GOAL OF THE EXERCISE. Repeat back the listing below, word for word and in full.

----------------

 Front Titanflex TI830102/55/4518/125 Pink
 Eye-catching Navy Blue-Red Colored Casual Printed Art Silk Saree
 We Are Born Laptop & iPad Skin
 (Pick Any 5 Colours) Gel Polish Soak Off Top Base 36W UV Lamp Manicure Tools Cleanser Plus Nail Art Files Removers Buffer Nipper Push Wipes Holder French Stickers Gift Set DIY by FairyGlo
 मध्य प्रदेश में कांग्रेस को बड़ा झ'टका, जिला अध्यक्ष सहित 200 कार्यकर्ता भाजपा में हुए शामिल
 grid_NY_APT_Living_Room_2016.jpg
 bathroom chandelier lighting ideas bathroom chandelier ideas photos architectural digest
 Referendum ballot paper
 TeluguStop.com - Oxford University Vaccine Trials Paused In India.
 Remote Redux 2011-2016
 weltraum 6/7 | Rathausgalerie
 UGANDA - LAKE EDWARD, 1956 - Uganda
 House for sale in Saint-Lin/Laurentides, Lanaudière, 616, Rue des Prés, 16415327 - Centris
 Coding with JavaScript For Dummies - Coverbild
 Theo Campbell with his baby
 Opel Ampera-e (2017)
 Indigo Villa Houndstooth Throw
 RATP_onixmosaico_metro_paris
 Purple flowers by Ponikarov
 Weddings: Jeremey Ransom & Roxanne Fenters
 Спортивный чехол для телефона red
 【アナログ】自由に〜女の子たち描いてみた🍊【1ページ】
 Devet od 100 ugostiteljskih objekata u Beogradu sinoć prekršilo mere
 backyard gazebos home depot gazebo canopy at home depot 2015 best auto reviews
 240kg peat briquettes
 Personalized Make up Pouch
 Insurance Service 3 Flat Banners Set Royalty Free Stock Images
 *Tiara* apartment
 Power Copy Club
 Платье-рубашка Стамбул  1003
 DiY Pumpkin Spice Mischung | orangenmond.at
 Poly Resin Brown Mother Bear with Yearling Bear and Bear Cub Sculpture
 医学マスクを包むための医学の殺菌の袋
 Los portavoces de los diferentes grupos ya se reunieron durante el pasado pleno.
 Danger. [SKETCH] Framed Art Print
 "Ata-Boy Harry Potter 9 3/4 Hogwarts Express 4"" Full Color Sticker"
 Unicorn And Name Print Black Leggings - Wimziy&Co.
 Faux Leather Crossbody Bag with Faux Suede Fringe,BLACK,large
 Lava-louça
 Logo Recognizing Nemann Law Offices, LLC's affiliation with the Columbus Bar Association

----------------

ANSWER TO THIS EXERCISE.
 Front Titanflex TI830102/55/4518/125 Pink
 Eye-catching Navy Blue-Red Colored Casual Printed Art Silk Saree
 We Are Born Laptop & iPad Skin
 (Pick Any 5 Colours) Gel Polish Soak Off Top Base 36W UV Lamp Manicure Tools Cleanser Plus Nail Art Files Removers Buffer Nipper Push Wipes Holder French Stickers Gift Set DIY by FairyGlo
 मध्य प्रदेश में कांग्रेस को बड़ा झ'टका, जिला अध्यक्ष सहित 200 कार्यकर्ता भाजपा में हुए शामिल
 grid_NY_APT_Living_Room_2016.jpg
 bathroom chandelier lighting ideas bathroom chandelier ideas photos architectural digest
 Referendum ballot paper
 TeluguStop.com - Oxford University Vaccine Trials Paused In India.
 Remote Redux 2011-2016
 weltraum 6/7 | Rathausgalerie
 UGANDA - LAKE EDWARD, 1956 - Uganda
 House for sale in Saint-Lin/Laurentides, Lanaudière, 616, Rue des Prés, 16415327 - Centris
 Coding with JavaScript For Dummies - Coverbild
 Theo Campbell with his baby
 Opel Ampera-e (2017)
 Indigo Villa Houndstooth Throw
 RATP_onixmosaico_metro_paris
 Purple flowers by Ponikarov
 Weddings: Jeremey Ransom & Roxanne Fenters
 Спортивный чехол для телефона red
 【アナログ】自由に〜女の子たち描いてみた🍊【1ページ】
 Devet od 100 ugostiteljskih objekata u Beogradu sinoć prekršilo mere
 backyard gazebos home depot gazebo canopy at home depot 2015 best auto reviews
 240kg peat briquettes
 Personalized Make up Pouch
 Insurance Service 3 Flat Banners Set Royalty Free Stock Images
 *Tiara* apartment
 Power Copy Club
 Платье-рубашка Стамбул  1003
 DiY Pumpkin Spice Mischung | orangenmond.at
 Poly Resin Brown Mother Bear with Yearling Bear and Bear Cub Sculpture
 医学マスクを包むための医学の殺菌の袋
 Los portavoces de los diferentes grupos ya se reunieron durante el pasado pleno.
 Danger. [SKETCH] Framed Art Print
 "Ata-Boy Harry Potter 9 3/4 Hogwarts Express 4"" Full Color Sticker"
 Unicorn And Name Print Black Leggings - Wimziy&Co.
 Faux Leather Crossbody Bag with Faux Suede Fringe,BLACK,large
 Lava-louça
 Logo Recognizing Nemann Law Offices, LLC's affiliation with the Columbus Bar Association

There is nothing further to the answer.